→ Stated goal A:
In the Fitchburg blog post below, what does the Sentinel report on today?
→ Stated goal B:
Retype the portion of the Fitchburg blog post below that begins with the words containing "Second, the Sentinel" and ends with "like the option.".
→ Stated goal C:
Extend the Fitchburg blog post below, picking up right after its last sentence.

---------- Text block ----------

Tuesday, February 28, 2006

Three Items

Three things we're noting today:

First, check out a new blog that focuses on Central Massachusetts (mostly Fitchburg) transportation. There some nice insight on the whys and therefores of stop signs and other items. Interestingly, the blog notes last week's stop-sign furor was as much politics as transportation logistics. It sort of comes back to our point that council politics and time can be better served on other issues.

Second, the Sentinel reports today on the goal to create full-day kindergarten. There's some concern about closing down the dedicated kindergarten and pre-school centers, but the idea of full-day kindergarten is one the city should strive to acheive. We'll admit that this proposal would mesh nicely with our oldest hitting kindergarten, and we'll also admit that we're not sure we'd want her in full-day or part-day. But we'd like the option.

Most importantly, we're pretty sure there are families in Fitchburg who don't end every day with a bedtime book, and those kids need more of a running start out of kindergarten. Giving those kids a chance to get a full day of learning and interacting with other kids is an important part of the educational puzzle. It appears as if a lot of the issues revolving around this are political (the Sentinel's headline says it all). It's up to the school administration to make this enticing as possible to everyone involved. But, we're encouraged to see a plan being formulated to get full-day kindergarten in place.

---------- Source data ----------

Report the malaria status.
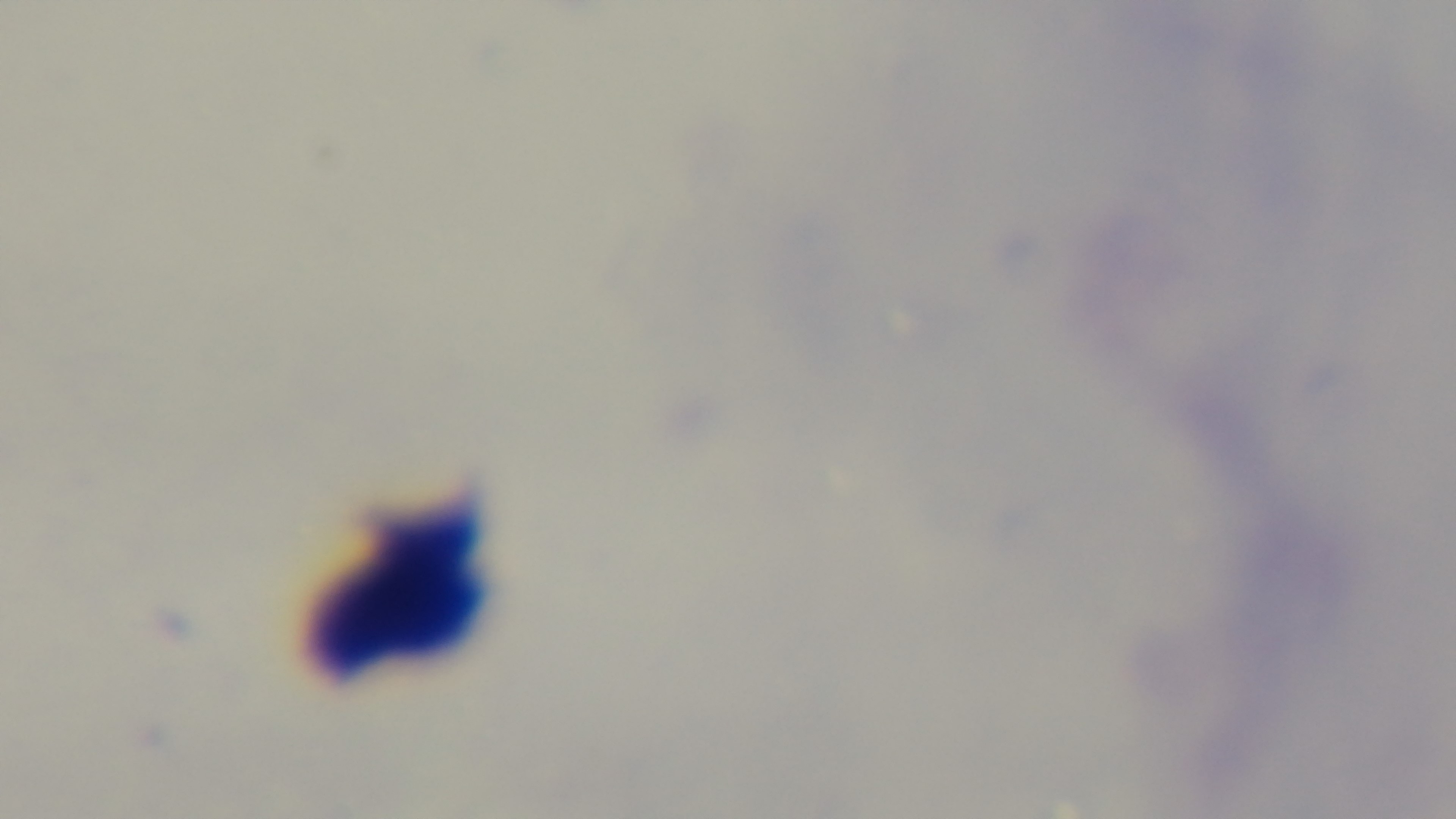
Negative.

100x oil-immersion objective. Light microscopy. Giemsa-stained. Mounted 4K digital camera. Preparation: thick. One field from the slide.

----------

→ Expected answer A:
The Sentinel reports on the goal to create full-day kindergarten.

→ Expected answer B:
Second, the Sentinel reports today on the goal to create full-day kindergarten. There's some concern about closing down the dedicated kindergarten and pre-school centers, but the idea of full-day kindergarten is one the city should strive to acheive. We'll admit that this proposal would mesh nicely with our oldest hitting kindergarten, and we'll also admit that we're not sure we'd want her in full-day or part-day. But we'd like the option.

→ Expected answer C:
Third (and finally), the story in today's Sentinel regarding Harper's Furniture and the long list of folks who have inquired about purchasing the building. We're glad to hear a building like this is getting some attention, but here's our concern:

On a lark, we checked the Assessor's Office database to see how much the property is worth. According to the records, it's at $330,000 (and was sold in 1998 for $225,000). We're shocked by how little the property is worth, in comparison to say, our home. That's a big building with potential commercial and residential use and the city assesses it at less than $90,000 more than my house. To me, it means one of three things: The city has way overvalued my home, it has way undervalued this property, or downtown property just isn't worth very much.

We wouldn't be surprised if it was the first, would be displeased if it was the second, and are afraid the third is the real answer.


Monday, February 27, 2006

The Fall of City Hall

Something everyone seems to agree on: City Hall is a mess, and there isn't enough money to fix it. At least according to the Sentinel and Enterprise.

City Hall is an old building with a lot of problems (some would say both physically and metaphorically), and there appears to be no solution to all the problems (some would say both physically and metaphorically). It's drafty, worn out, and needs a ton of money to be fixed.

We love old City Halls. They can bring a sense of dignity and class to city government, even when city government is struggling to supply both to the community.

Here's our idea: Sell City Hall and let the buyer turn it into condos. We can hear the cries of opposition, but this is a way to preserve the dignified facade of City Hall -- certainly a highlight of downtown -- and also generate some activity in that area of town by bringing in condo buyers.

Also, it supplies cash to build a new City Hall. A gleaming, shiny new City Hall that will proclaim the era of a New Fitchburg. A creative, vibrant innovative Fitchburg.

If the current City Hall is a connection to the "good old days" and a reminder of Fitchburg's greatness, a new City Hall can be the harbinger of the city's return to glory.


Wednesday, February 22, 2006

Sentinel on Cronin

The Sentinel checks in on the chief's council appearance last night. Simply, he wants more cops on the street, and we think it should be a priority.

Note at the bottom of the Sentinel story the second big issue of the night: A stop sign at an intersection. How that became important, we do not know. How it was divisive enough to earn a 7-4 vote, we really do not know.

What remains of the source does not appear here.